Let's take a quick look at the three bouts that will air on the show before the main event:

  • Orlando Salido (39-12-2, 27 KO) will look to regain the now-vacant WBO featherweight title when he faces Orlando Cruz (20-2-1, 10 KO) in what will be the main undercard fight of the evening. Salido is generally pretty enjoyable to watch, and given the fact that he'll likely be a bit too much for Cruz, this could be, like, entertaining. The intrigue in the matchup is mostly whether or not Cruz, 32, has made improvements since the last time he fought someone better than mediocre, when Daniel Ponce De Leon knocked him out in three rounds in 2010. It seems unlikely, but you never know.

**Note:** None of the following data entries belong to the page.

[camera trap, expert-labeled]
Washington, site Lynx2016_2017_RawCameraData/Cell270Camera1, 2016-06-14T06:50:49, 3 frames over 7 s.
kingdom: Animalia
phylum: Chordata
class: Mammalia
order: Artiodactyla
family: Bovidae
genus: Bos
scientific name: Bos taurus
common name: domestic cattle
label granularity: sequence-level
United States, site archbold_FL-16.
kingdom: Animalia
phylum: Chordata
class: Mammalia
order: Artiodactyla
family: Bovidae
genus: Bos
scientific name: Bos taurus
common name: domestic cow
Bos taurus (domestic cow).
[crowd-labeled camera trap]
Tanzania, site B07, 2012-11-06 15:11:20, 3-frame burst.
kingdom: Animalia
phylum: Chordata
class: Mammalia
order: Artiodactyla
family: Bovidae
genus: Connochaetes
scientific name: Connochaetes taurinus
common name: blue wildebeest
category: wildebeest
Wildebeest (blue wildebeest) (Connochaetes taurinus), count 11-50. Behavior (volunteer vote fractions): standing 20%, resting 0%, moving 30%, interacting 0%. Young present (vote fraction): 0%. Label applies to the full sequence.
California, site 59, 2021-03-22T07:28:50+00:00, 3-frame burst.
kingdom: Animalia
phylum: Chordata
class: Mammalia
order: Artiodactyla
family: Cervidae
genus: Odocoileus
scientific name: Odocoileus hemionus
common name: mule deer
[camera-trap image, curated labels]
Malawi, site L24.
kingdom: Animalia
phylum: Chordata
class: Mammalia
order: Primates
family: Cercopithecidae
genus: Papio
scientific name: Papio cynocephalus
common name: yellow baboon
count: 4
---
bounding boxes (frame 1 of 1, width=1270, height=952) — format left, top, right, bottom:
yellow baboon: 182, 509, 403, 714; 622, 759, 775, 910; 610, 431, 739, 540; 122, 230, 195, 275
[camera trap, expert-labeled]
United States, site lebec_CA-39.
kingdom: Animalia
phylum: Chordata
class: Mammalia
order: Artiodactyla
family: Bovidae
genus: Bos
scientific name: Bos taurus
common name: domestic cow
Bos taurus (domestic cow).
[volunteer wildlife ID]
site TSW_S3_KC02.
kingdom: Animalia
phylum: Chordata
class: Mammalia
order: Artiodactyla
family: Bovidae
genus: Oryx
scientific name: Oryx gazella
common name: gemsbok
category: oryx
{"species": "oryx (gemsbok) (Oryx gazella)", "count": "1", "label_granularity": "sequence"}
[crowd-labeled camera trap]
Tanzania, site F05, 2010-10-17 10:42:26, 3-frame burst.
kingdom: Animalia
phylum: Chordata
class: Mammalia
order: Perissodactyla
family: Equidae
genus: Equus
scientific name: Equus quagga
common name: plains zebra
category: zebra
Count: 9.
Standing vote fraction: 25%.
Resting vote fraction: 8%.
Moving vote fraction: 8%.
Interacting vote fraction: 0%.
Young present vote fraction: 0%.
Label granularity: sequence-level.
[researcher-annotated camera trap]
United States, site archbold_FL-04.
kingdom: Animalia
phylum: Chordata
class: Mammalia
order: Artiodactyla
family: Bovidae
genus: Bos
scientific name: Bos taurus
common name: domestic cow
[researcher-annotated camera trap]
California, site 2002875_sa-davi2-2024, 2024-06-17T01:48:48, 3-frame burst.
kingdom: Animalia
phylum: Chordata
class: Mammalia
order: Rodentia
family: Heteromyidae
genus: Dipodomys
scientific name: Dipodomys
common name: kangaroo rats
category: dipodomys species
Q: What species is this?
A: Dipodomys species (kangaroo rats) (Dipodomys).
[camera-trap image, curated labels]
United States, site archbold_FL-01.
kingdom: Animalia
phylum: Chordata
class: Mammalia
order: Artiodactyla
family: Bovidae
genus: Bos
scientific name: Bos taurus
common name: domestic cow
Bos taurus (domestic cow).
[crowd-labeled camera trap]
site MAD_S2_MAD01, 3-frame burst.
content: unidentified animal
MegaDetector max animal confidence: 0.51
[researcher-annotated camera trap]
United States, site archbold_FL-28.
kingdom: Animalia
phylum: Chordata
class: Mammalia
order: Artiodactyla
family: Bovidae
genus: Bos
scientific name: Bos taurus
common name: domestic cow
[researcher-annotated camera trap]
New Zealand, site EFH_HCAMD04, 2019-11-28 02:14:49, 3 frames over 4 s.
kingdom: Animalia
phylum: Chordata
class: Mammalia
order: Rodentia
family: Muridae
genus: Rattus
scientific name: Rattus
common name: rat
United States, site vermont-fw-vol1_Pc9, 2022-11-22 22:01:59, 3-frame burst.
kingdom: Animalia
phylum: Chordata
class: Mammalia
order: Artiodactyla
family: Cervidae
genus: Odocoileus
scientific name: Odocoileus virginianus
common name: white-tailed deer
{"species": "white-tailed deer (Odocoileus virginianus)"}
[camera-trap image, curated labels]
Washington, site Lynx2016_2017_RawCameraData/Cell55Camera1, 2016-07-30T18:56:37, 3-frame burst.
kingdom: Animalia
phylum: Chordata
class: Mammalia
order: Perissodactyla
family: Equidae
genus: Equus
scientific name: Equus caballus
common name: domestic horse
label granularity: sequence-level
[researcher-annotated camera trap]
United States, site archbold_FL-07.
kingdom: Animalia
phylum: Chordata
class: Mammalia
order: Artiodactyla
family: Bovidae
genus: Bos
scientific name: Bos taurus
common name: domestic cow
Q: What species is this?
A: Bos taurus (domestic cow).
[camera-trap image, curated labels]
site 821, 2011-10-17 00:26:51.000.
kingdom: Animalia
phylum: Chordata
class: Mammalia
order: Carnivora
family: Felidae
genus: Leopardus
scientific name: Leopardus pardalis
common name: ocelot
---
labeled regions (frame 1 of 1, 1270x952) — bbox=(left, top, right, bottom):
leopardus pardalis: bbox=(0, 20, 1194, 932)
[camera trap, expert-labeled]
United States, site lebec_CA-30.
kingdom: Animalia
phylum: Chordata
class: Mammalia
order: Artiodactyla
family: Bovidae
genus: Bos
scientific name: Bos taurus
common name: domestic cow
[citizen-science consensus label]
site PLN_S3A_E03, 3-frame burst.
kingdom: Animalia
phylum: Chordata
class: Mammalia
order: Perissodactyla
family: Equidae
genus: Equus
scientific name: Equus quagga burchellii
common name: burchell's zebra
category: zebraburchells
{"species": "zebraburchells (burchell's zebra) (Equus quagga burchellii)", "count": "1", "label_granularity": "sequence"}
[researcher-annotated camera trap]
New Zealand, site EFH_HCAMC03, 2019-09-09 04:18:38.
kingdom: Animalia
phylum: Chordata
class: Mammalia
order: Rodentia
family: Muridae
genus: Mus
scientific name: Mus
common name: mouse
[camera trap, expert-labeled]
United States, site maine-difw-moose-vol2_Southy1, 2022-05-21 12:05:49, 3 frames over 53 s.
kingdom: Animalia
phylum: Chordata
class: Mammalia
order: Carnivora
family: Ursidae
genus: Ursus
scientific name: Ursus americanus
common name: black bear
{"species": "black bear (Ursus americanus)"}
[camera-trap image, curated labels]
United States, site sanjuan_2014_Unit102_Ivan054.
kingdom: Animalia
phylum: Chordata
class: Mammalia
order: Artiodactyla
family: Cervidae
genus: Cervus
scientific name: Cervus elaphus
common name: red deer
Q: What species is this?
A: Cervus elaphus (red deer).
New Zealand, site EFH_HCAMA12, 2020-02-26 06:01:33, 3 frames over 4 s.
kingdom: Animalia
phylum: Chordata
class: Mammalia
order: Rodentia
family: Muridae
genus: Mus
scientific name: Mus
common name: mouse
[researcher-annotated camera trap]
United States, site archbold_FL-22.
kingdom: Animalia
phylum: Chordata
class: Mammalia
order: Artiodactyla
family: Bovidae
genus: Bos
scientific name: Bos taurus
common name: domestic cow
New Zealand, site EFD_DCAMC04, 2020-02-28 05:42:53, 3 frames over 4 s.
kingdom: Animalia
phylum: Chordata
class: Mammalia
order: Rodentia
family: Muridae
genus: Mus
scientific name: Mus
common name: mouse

  • The fight most #boxingfriends will look forward to seeing, I'm guessing, is the pro debut of two-time Olympic gold medalist Vasyl Lomachenko. Lomachenko, 25, isn't wasting time, as he's going right into a 10-round featherweight fight for his debut, facing Jose Luis Ramirez (25-3, 15 KO). This is how incredibly confident everyone is about Lomachenko's credentials. Ramirez's record is really thin, but he is coming off of a win over Rey Bautista.
  • In the PPV opener, light heavyweight Seanie Monaghan (18-0, 11 KO) will face Anthony Caputo Smith (14-1, 10 KO). When Top Rank signed Monaghan, it made sense in that he's a legitimate local draw in New York. You stick him on some undercards in NY, bring some extra people in for something like a Nonito Donaire fight or whatever, and that's a good use of resources and the fighter. Monaghan on a pay-per-view show from Vegas makes less sense. And don't be fooled, either: Monaghan is a 32-year-old fighter who is less prospect than he is limited club battler. There's nothing wrong with that, but you're seeing a club fight to open this show, basically. If it's a good watch, no one will much care. It beats a fight with two guys who also aren't contenders and put on something boring to sit through, too.